Select AI already simplifies and automates using generative AI, whether generating, running, or explaining SQL from a natural language prompt, chatting with your LLM, or leveraging vector stores to enable Retrieval Augmented Generation (RAG). Now with Synthetic Data Generation, you can take your application development even further with generative AI, conveniently from SQL.

Use cases

You can apply synthetic data generation to a wide range of use cases. Here are just a few: 

Populating a database metadata clone: Database metadata refers to the data that describes the structure, organization, and properties of the database itself. A metadata clone refers to the process of creating a clone (or copy) of a database or schema that includes only the metadata (the structure) and not the actual data. This clone contains all the database objects such as tables, indexes, views, statistics, procedures, and triggers but without any rows of data. Select AI’s support for synthetic data generation enables populating these cloned tables with synthetic data, avoiding the use of data from original tables that may contain sensitive data.

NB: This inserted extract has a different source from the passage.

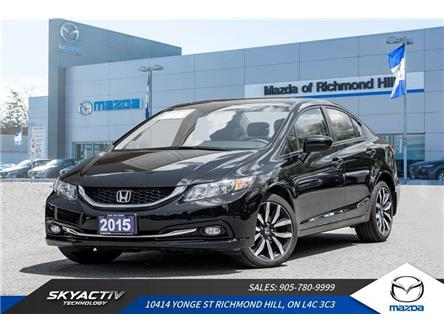 2015 Honda Civic Touring (Stk: P0436) in Richmond Hill - Image 1 of 22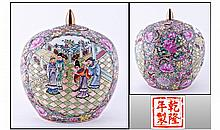 Modern Chinese Famille Rose Ginger Jar. 11 inches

Such clones can be useful for development, testing, or creating a template for new databases or schemas – protecting the data in the original tables. Generating synthetic data in the cloned tables can be used for development and testing purposes, including performance and scalability.

Starting a new project: When proposing a new project, you may lack actual data, especially in the early phases of a project. It’s helpful to have data that can help make a concept “come to life” and convince others to move forward with a given project.

Validate the user experience: User interface design can be challenging. Having data with a range of dimensions and data values helps to discover design flaws and performance and scalability issues. Synthetic data generation can assist development teams work with “realistic” data to validate interfaces and the user experience.

Machine learning and AI projects: New AI and ML projects that involve training models may also need sample data to explore model training, either because real data doesn’t exist, or the product team doesn’t have permission to use actual data. LLMs can be surprisingly helpful at generating data with certain types of patterns.

Using Select AI for Synthetic Data Generation

Select AI introduces a new API, generate_synthetic_data() in the DBMS_CLOUD_AI package, that leverages AI services to generate synthetic data for single tables or a full schema with table dependency relationships. The new API includes two overloaded procedures: one for single table data generation and another for multiple tables.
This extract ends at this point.